I typed it out and marched up to two of the "editors" during playtime. I sat the computer on their laps and made them read my story. I told them if they liked it then I had proven myself worthy of entry into their club.
I watched as they read, studying their expressions. The spider seemed to have scared them sufficiently; my story did its job. They looked up from the computer. I looked back, anticipating that "yes."
It was a no. They said it was scary and that it was good, but I still couldn't join. This magazine was for them, the boys. My story did not change things. They may have now known I could tell a story, but it was not enough to include me in their literary circle. I was a girl, after all.

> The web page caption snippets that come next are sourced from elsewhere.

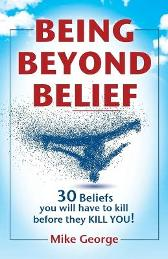 Being Beyond Belief - Mike George
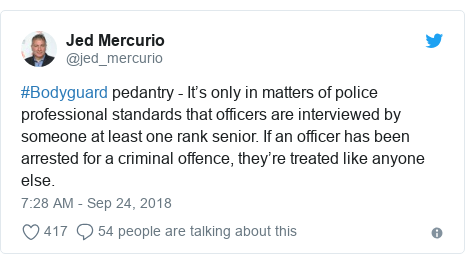 Twitter post by @jed_mercurio: #Bodyguard pedantry - It's only in matters of police professional standards that officers are interviewed by someone at least one rank senior. If an officer has been arrested for a criminal offence, they're treated like anyone else.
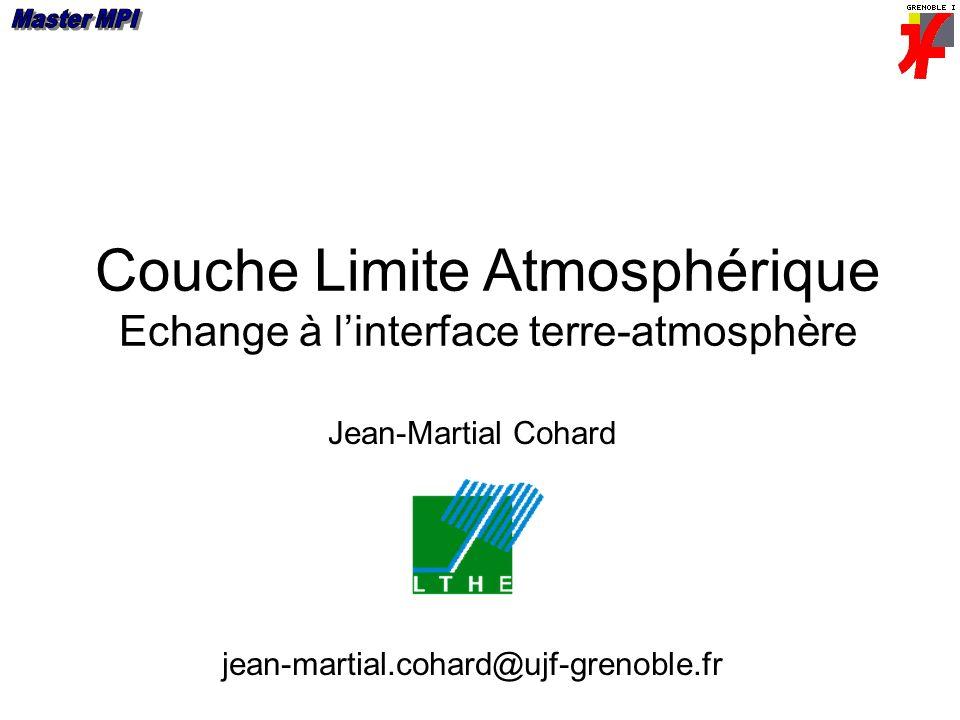 Couche Limite Atmosphérique Echange à linterface terre-atmosphère Jean-Martial Cohard jean-martial.cohard@ujf-grenoble.fr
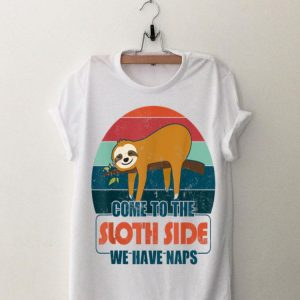 Vintage Come To The Sloth Side We Have Naps shirt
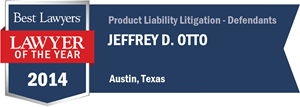 Jeffrey D. Otto has earned a Lawyer of the Year award for 2014!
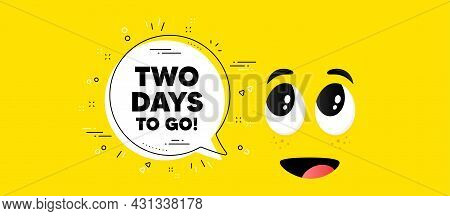 2 Days To Go Text. Cartoon Face Chat Bubble Background. Special Offer Price Sign. Advertising Discou
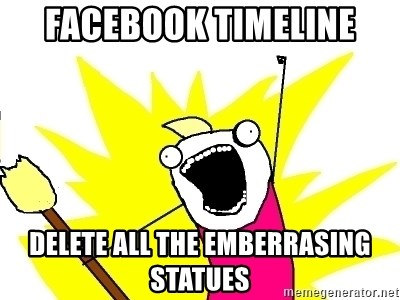 X ALL THE THINGS - Facebook timeline Delete ALL the emberrasing statues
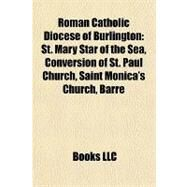 Roman Catholic Diocese of Burlington : St. Mary Star of the Sea, Conversion of St. Paul Church, Saint Monica's Church, Barre by , 9781157132837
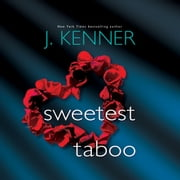 Sweetest Taboo audiobook by J. Kenner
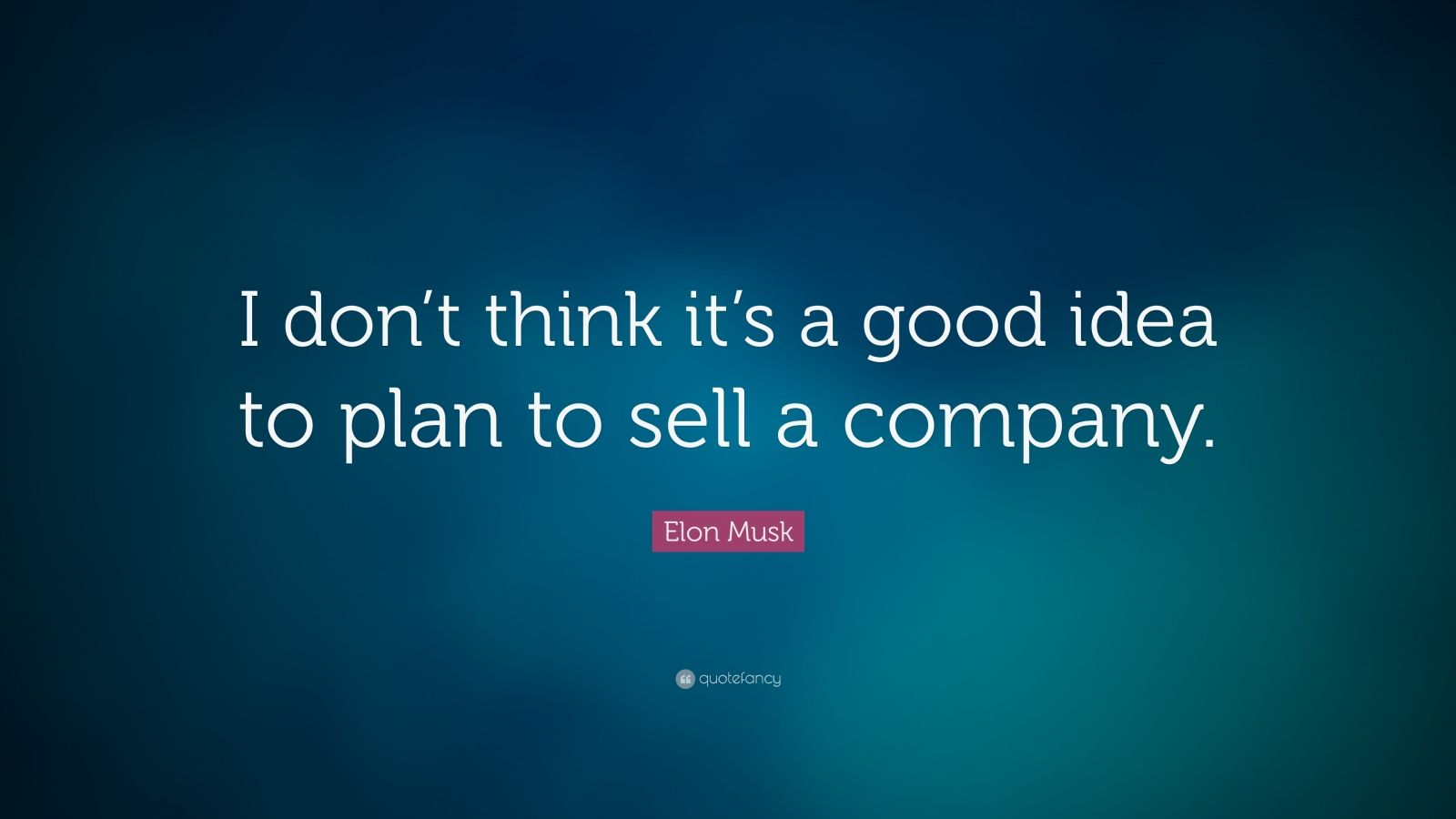 "Elon Musk Quote: ""I don't think it's a good idea to plan to sell a company."""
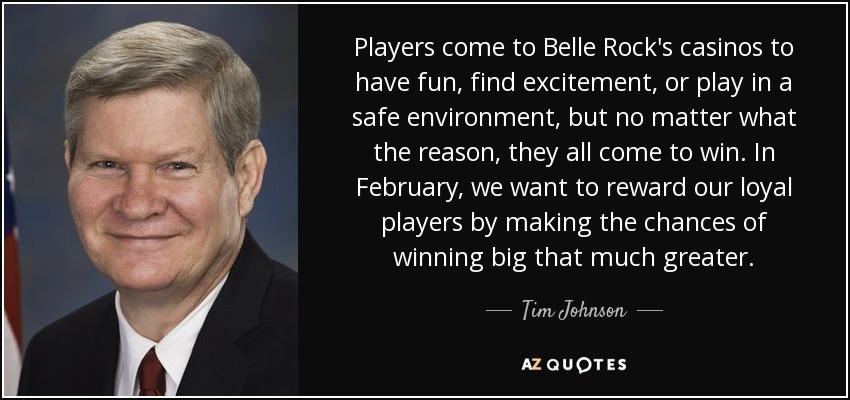 Players come to Belle Rock's casinos to have fun, find excitement, or play in a safe environment, but no matter what the reason, they all come to win. In February, we want to reward our loyal players by making the chances of winning big that much greater. - Tim Johnson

From then on, I knew I needed to let outside factors dictate rejections, not my writing. I loved to write. If the boys hated my work, I would have been crushed. Somehow the fact that I was denied because I was a girl made me stronger in my determination to improve. If I entered a contest, I would rather have been rejected for "being a girl" than because my writing was bad. If someone was better than me, that was fine, but I had to be at least good enough.
English class became my life. Every opportunity I had to put pen to paper, I took, whether I knew it or not. I started a blog. I discontinued the blog. I started a new blog. I discontinued it again. I wrote songs and put them online. I joined Quora. I deleted my account. I started a fanzine, took a hiatus, and started it back up. At every stage in my life, through numerous different creative mediums, writing has been at the epicenter.
That desire to improve, to write more, has been my motivating factor since I was rejected from my first "literary magazine" in the fourth grade. There I discovered my passion for writing; the career that I have been striving for ever since, in one way or another.